Turn every line of the listing below into a Markdown table with two columns, "Row" for a running number and "Text" for the line itself, and omit blank lines.
-- Begin Dataset extract --
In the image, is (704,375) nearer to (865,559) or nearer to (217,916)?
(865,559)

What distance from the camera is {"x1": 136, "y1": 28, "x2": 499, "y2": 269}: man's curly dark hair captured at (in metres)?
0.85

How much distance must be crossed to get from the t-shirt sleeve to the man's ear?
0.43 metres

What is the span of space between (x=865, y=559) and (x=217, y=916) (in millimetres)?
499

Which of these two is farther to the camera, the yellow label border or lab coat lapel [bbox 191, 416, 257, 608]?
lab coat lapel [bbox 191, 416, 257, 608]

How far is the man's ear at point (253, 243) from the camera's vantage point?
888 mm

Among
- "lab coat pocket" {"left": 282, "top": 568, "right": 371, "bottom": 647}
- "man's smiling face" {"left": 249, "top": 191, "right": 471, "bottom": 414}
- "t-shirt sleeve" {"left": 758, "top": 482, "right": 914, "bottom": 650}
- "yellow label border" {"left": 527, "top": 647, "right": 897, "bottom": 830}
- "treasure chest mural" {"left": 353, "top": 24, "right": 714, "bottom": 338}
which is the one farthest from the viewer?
-- End Dataset extract --
_Correct result:_
| Row | Text |
|---|---|
| 1 | In the image, is (704,375) nearer to (865,559) or nearer to (217,916)? |
| 2 | (865,559) |
| 3 | What distance from the camera is {"x1": 136, "y1": 28, "x2": 499, "y2": 269}: man's curly dark hair captured at (in metres)? |
| 4 | 0.85 |
| 5 | How much distance must be crossed to get from the t-shirt sleeve to the man's ear? |
| 6 | 0.43 metres |
| 7 | What is the span of space between (x=865, y=559) and (x=217, y=916) (in millimetres)? |
| 8 | 499 |
| 9 | Which of these two is farther to the camera, the yellow label border or lab coat lapel [bbox 191, 416, 257, 608]? |
| 10 | lab coat lapel [bbox 191, 416, 257, 608] |
| 11 | How far is the man's ear at point (253, 243) from the camera's vantage point? |
| 12 | 888 mm |
| 13 | Among |
| 14 | - "lab coat pocket" {"left": 282, "top": 568, "right": 371, "bottom": 647} |
| 15 | - "man's smiling face" {"left": 249, "top": 191, "right": 471, "bottom": 414} |
| 16 | - "t-shirt sleeve" {"left": 758, "top": 482, "right": 914, "bottom": 650} |
| 17 | - "yellow label border" {"left": 527, "top": 647, "right": 897, "bottom": 830} |
| 18 | - "treasure chest mural" {"left": 353, "top": 24, "right": 714, "bottom": 338} |
| 19 | which is the one farthest from the viewer? |